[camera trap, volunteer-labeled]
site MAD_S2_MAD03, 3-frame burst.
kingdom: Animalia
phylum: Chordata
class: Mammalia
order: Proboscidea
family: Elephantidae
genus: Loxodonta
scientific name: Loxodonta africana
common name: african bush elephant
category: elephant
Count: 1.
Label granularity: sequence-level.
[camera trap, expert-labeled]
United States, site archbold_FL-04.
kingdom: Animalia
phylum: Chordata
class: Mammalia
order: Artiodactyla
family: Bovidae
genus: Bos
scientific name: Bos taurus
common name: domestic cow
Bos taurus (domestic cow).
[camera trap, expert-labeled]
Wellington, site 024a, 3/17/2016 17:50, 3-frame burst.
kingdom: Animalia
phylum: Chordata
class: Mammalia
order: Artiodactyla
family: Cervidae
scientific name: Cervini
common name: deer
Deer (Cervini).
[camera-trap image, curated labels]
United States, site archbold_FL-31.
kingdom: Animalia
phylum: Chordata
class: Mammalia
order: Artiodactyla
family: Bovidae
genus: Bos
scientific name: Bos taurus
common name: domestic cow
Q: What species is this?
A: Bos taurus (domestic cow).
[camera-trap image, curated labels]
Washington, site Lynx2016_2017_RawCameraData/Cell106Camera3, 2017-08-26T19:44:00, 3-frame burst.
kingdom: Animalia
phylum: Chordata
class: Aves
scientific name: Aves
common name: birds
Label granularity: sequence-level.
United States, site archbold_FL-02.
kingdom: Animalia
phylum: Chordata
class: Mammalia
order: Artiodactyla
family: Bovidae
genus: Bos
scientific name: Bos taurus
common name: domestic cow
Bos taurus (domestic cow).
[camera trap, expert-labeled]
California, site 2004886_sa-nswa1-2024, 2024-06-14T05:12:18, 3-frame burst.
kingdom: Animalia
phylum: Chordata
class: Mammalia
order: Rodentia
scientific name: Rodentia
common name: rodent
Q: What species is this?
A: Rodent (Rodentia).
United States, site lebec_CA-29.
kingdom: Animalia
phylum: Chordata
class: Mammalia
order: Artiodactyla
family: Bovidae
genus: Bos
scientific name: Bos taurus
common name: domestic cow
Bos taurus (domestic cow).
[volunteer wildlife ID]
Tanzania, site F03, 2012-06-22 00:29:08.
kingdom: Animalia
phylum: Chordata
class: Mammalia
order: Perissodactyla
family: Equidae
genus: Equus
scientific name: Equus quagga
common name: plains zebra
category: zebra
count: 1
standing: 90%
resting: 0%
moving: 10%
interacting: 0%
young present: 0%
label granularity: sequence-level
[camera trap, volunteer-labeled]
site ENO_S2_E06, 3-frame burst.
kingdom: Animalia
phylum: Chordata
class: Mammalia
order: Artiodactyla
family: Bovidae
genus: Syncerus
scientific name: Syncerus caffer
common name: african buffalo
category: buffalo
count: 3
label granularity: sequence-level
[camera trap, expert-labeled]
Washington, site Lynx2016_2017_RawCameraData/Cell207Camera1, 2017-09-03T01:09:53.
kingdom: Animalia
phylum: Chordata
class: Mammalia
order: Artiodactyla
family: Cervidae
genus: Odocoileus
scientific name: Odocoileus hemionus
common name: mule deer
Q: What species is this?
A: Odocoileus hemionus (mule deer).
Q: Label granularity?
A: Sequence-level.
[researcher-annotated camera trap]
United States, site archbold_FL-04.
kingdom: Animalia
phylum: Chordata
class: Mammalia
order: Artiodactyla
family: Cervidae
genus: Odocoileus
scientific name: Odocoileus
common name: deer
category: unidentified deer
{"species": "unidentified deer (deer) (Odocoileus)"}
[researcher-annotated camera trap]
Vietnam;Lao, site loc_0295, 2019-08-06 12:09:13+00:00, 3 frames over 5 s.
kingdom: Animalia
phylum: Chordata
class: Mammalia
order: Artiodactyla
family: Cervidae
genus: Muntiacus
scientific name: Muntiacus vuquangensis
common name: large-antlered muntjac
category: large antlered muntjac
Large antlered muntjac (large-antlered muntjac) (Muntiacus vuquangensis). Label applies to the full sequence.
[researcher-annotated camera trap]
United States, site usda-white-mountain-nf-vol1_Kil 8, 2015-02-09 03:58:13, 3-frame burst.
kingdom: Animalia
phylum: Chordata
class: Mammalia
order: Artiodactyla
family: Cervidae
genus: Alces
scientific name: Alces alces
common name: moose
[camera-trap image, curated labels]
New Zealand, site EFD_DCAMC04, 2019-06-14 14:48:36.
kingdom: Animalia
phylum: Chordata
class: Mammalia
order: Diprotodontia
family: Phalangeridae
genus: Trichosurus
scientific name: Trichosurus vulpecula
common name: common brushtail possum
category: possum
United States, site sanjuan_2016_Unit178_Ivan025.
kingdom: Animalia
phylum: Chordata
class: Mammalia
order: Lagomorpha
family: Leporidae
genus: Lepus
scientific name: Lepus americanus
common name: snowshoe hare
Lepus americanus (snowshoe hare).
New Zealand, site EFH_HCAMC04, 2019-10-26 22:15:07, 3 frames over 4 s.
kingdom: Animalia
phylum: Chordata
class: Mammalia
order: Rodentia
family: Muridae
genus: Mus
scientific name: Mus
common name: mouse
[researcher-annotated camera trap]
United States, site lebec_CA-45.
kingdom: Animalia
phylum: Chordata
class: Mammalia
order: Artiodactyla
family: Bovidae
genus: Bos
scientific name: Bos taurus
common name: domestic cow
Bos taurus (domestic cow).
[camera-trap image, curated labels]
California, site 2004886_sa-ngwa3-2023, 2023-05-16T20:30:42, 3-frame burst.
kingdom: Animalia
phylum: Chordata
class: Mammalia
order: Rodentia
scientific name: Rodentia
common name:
::::::::::
About this task
Tell how many lines of the records above hold "burst", giving the number and nothing else.

Solution to this exercise
7